Do que eu gosto mesmo é de histórias de detetive. Sei que o gênero não tem muito prestígio intelectual, mas o que é que vou fazer se estou mais para o IAPI do que para a Ilha de Capri?
Ainda hoje, às vezes, sinto necessidade, e essa é a palavra certa, “necessidade”, pois às vezes sinto necessidade de ver um filme ou de ler um livro do gênero policial.
Um dos meus personagens preferidos, óbvio, é o detetive particular Philip Marlowe. Quando guri, eu queria ser Marlowe. Porque ele era durão, mas sensível; cínico, mas honesto; solitário, mas cobiçado pelas mulheres.
Ah, as mulheres com que se envolvia Marlowe! Sedutoras. Insinuantes. Fatais.
Certa feita, em meio a uma investigação, ele comentou:
– Podemos ter ressaca de outras coisas, além de álcool. Eu tive uma de mulheres, uma vez.
O curioso é que o criador de Marlowe, o grande Raymond Chandler, não chegava a possuir uma vasta experiência com o sexo oposto. Alguns de seus biógrafos suspeitam que ele só foi perder a virgindade aos 31 anos de idade, com uma mulher 18 anos mais velha, por quem se apaixonou e com quem iria se casar.

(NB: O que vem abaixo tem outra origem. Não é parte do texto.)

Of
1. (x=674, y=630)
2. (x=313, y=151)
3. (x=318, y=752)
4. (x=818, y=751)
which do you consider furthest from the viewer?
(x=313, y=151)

Mesmo assim, Marlowe abordava o assunto com desenvoltura. Numa de suas histórias, ao descrever uma personagem, disse que ela era “um pouco mais do que bonita e um pouco menos do que bela”.
Não é perfeito?
De outra ele escreveu o seguinte: “A dez metros, ela parecia cheia de classe. A três metros, parecia algo concebido para ser visto a dez metros”.
Uma daquelas fêmeas provocantes que se atravessaram na vida do incorruptível detetive Marlowe um dia fez assim:
“Mordeu os lábios, voltou um pouco a cabeça e olhou-me de soslaio. Depois, baixou as pálpebras, até quase tocar com os cílios nas faces, e levantou-as de novo, lentamente, como uma cortina de teatro. O truque não me era estranho e destinava-se a fazer com que me atirasse no chão e rebolasse com as quatro patas no ar”.
Ah, como eu queria ser Philip Marlowe…
Esses livros de Chandler, bem como os de Hammett, Goodis, Simenon e da velha senhora Christie, esses e tantos outros eu consumia na Biblioteca Pública Romano Reif, que antes ficava incrustada na frente do salão de festas da Coorigha, na Plínio Brasil Milano, e que agora está plantada em frente ao Estádio do Alim Pedro, onde eu dava meus lançamentos de 60 metros, estilo Roberto Rivellino, o Patada Atômica.
Chegou a época em que havia lido todos os livros da biblioteca. Ou, pelo menos, todos os que me interessavam. Aquele lugar faz parte do que hoje sou. Pelo menos da parte boa.
Bem.
Há cerca de ano e meio, moradores do IAPI me contaram que a biblioteca estava em dificuldades. Havia vazamentos no teto e infiltrações nas paredes. Quando chovia, as bibliotecárias tinham de cobrir livros e computadores com lona. Escrevi a respeito em Zero Hora, falei na rádio, pedi que o poder público ajudasse.
Deu resultado?
Zero!
A prefeitura alegava que o terreno em que está a biblioteca é do Estado, o Estado alegava que a biblioteca é municipal. Em resumo, não deram a menor importância para o que estava acontecendo.
Felizmente, Gilberto Petry, presidente do Sinmetal, o Sindicato das Indústrias Metalúrgicas, leu a coluna e decidiu ajudar, até porque, segundo me disse ele, “o IAPI é o melhor empreendimento popular já feito no Brasil”. O Petry tem toda a razão – o IAPI é um pedaço de Liverpool em Porto Alegre.
Agora, depois de resolver alguma burocracia, o Sinmetal começou a fazer obras na biblioteca. Ou seja: é a comunidade resolvendo seus problemas – porque das autoridades não se pode esperar muita coisa mesmo.
Fiquei muito feliz. E, na certa, mais felizes estão os guris do IAPI. Quem sabe alguns deles não estão neste exato instante lendo o velho e bom Marlowe e aprendendo com ele? Posso vê-los atravessar a rua, gingando em direção ao campo do Alim Pedro, e pronunciando frases como:
“Existem dois tipos de verdade: a que ilumina o caminho e a que aquece o coração”.